- Task goal -
Copy out all of the material below word for word, keeping every line as it is.
-- start of Task inputs --
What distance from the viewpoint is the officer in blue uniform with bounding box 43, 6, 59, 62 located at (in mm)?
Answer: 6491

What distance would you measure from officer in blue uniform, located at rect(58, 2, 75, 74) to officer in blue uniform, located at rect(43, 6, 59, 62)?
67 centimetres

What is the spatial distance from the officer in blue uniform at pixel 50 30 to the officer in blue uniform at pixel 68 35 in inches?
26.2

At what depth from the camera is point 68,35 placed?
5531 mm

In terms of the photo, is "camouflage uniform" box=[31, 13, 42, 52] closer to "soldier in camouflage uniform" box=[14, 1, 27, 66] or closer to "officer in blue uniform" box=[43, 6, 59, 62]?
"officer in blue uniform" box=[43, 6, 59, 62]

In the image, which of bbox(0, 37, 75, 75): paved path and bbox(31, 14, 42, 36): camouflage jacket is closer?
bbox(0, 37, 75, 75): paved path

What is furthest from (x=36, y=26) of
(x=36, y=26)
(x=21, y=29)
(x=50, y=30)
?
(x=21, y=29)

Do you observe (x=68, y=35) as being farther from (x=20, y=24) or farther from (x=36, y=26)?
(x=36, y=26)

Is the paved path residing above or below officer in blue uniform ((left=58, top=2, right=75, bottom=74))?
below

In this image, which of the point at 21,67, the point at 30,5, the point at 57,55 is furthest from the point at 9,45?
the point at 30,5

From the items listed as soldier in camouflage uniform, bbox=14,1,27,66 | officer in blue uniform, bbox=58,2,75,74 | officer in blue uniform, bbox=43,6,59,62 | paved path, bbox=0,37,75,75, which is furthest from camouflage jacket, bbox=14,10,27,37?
-- end of Task inputs --
- Exercise result -
What distance from the viewpoint is the officer in blue uniform with bounding box 43, 6, 59, 62 located at (in mm)?
Answer: 6491

What distance would you measure from officer in blue uniform, located at rect(58, 2, 75, 74) to officer in blue uniform, located at rect(43, 6, 59, 62)?
67 centimetres

What is the spatial distance from the officer in blue uniform at pixel 50 30 to the officer in blue uniform at pixel 68 35 in inches?
26.2

At what depth from the camera is point 68,35 placed?
5531 mm

In terms of the photo, is "camouflage uniform" box=[31, 13, 42, 52] closer to "soldier in camouflage uniform" box=[14, 1, 27, 66] or closer to "officer in blue uniform" box=[43, 6, 59, 62]?
"officer in blue uniform" box=[43, 6, 59, 62]

In the image, which of bbox(0, 37, 75, 75): paved path and bbox(31, 14, 42, 36): camouflage jacket is closer?
bbox(0, 37, 75, 75): paved path

What is furthest from (x=36, y=26) of
(x=36, y=26)
(x=21, y=29)
(x=50, y=30)
?
(x=21, y=29)

Do you observe (x=68, y=35) as being farther from (x=20, y=24) or farther from (x=36, y=26)?
(x=36, y=26)

Is the paved path residing above or below officer in blue uniform ((left=58, top=2, right=75, bottom=74))?
below

In this image, which of the point at 21,67, the point at 30,5, the point at 57,55 is furthest from the point at 9,45?
the point at 30,5

From the items listed as soldier in camouflage uniform, bbox=14,1,27,66 | officer in blue uniform, bbox=58,2,75,74 | officer in blue uniform, bbox=43,6,59,62 | paved path, bbox=0,37,75,75, which is furthest from camouflage jacket, bbox=14,10,27,37?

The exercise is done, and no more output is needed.